Beach vacations invite over-packing. The fear of being caught without the right sunscreen, the backup swimsuit, the "just in case" cover-up — combined with limited laundry access at resort destinations — makes people reach for a checked bag when they don't need one.
Here's what you actually need.
The Beach-Specific Packing Challenge
Beach packing has two competing forces:
In favor of packing light: you wear very little, you're relaxed, the destination doesn't require formal clothing, and resort areas sell almost everything you might need.
Against packing light: wet swimwear is bulky and heavy to transport, sunscreen and liquids add weight, beach gear (towels, fins, rash guards) takes space.
The resolution: know what to bring versus what to rent or buy.
Clothing
Swimwear
2 swimsuits — the minimum for rotation.
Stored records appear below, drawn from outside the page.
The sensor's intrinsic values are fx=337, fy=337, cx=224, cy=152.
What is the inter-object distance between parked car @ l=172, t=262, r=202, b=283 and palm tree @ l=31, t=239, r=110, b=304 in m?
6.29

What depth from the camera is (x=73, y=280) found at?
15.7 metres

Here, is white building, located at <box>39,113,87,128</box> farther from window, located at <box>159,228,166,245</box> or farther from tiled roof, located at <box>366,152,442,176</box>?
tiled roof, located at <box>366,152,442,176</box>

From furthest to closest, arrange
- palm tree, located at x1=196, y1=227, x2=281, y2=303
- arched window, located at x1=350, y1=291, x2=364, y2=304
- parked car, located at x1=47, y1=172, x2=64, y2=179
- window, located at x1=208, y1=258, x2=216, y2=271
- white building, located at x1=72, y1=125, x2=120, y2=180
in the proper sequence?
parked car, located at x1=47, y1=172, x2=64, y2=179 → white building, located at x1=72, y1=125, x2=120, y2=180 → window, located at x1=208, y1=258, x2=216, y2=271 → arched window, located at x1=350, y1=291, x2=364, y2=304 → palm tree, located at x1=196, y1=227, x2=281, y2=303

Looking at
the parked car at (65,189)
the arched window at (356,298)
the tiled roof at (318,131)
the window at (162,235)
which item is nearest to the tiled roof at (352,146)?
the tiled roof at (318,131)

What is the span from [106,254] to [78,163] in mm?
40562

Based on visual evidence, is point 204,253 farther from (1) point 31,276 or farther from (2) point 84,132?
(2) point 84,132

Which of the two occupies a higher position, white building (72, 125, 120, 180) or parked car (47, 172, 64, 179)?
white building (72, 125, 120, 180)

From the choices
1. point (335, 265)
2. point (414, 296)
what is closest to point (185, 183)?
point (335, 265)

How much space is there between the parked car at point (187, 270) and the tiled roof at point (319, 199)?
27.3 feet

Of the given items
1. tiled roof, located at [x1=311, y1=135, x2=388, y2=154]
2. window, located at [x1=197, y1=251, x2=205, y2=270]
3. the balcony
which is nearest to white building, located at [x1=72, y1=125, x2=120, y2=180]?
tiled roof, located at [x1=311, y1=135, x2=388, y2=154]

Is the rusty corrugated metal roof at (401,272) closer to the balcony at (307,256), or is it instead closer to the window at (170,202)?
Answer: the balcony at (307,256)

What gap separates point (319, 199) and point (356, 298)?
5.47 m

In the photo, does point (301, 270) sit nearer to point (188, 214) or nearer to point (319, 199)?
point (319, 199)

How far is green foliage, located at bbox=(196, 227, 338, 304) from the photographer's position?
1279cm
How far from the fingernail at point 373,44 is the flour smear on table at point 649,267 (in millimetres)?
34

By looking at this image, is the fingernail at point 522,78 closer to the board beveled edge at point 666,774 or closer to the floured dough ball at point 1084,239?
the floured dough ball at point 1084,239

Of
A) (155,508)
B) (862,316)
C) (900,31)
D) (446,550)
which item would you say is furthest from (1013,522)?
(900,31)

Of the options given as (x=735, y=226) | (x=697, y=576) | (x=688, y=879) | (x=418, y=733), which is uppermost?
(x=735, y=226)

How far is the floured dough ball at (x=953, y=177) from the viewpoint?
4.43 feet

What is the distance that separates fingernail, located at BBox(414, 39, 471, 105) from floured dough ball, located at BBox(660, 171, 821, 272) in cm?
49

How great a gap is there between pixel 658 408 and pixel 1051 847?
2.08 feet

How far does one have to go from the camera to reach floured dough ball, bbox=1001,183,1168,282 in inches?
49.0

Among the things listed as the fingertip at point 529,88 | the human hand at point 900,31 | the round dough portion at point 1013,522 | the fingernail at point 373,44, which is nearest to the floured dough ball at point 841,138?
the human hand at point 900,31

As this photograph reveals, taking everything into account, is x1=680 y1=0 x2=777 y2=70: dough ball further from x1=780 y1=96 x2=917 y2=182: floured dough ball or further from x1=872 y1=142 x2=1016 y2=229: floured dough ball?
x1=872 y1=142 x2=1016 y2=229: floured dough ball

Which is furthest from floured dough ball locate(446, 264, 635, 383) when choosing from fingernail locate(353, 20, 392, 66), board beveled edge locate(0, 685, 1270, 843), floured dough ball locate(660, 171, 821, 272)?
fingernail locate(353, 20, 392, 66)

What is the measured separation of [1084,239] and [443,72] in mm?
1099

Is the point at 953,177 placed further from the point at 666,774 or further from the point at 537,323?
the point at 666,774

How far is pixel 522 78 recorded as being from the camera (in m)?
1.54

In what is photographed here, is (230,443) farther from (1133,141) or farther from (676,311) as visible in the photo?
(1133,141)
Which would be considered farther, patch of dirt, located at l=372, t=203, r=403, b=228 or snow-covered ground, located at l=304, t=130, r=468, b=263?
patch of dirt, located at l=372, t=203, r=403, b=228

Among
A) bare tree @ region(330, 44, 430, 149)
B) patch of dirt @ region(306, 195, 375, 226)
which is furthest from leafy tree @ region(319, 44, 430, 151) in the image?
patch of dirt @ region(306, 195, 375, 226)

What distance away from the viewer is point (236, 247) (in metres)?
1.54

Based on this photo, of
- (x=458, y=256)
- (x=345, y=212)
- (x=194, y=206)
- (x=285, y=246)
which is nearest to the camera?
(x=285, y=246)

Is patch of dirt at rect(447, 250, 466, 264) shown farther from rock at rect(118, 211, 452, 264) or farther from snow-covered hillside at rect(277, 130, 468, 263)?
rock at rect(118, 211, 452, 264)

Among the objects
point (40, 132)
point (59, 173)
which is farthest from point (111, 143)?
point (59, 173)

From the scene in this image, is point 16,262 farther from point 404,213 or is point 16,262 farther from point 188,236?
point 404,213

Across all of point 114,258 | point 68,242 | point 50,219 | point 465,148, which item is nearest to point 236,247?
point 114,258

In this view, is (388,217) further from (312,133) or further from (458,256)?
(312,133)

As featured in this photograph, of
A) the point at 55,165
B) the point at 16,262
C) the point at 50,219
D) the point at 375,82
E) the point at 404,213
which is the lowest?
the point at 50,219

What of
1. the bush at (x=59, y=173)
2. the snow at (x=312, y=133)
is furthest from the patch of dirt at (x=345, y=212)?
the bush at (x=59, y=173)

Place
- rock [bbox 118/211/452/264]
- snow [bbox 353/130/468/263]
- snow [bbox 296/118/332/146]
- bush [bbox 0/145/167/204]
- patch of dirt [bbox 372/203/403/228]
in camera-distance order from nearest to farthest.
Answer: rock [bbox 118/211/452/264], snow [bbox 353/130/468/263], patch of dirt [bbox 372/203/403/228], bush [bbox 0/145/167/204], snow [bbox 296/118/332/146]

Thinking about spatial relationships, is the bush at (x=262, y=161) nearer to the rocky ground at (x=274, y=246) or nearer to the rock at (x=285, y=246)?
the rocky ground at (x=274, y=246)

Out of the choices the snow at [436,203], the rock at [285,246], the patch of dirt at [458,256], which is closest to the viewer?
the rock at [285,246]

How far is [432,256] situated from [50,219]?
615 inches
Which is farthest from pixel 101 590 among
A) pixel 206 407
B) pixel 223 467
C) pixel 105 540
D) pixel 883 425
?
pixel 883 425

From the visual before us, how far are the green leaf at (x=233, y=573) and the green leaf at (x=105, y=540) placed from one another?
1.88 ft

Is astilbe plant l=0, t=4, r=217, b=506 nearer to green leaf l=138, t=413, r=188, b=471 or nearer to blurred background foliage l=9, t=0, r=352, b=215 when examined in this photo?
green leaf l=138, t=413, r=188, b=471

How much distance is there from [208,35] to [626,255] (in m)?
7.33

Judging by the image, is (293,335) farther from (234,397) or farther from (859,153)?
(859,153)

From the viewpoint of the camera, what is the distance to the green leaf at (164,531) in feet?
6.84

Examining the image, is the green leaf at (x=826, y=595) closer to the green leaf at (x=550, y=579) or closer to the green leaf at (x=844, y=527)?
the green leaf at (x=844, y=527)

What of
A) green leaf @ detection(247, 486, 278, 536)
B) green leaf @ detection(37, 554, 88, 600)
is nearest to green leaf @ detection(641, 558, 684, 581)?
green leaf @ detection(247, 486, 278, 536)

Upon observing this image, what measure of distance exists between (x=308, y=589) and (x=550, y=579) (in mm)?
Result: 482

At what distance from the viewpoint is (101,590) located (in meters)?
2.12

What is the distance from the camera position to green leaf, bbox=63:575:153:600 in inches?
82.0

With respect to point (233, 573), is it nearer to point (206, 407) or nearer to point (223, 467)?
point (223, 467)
One dries while you wear the other. If you're spending most of the trip in and out of water, 3 gives you reliable dry options.
Dry swimwear quickly: rinse in fresh water after salt/chlorine, hang in the shade (sun degrades elastic), or bring a quick-dry option in a merino blend.
Cover-ups and casual wear
2–3 lightweight cover-ups, sarongs, or casual dresses — these transition from beach to lunch to afternoon shops without changing. One wrap-style sarong covers beach, wrap dress, and makeshift towel functions.
3–4 casual tops — linen or cotton for evenings, exploring, and non-beach days.
1–2 pairs of linen or casual shorts/trousers — for dinners and non-beach hours.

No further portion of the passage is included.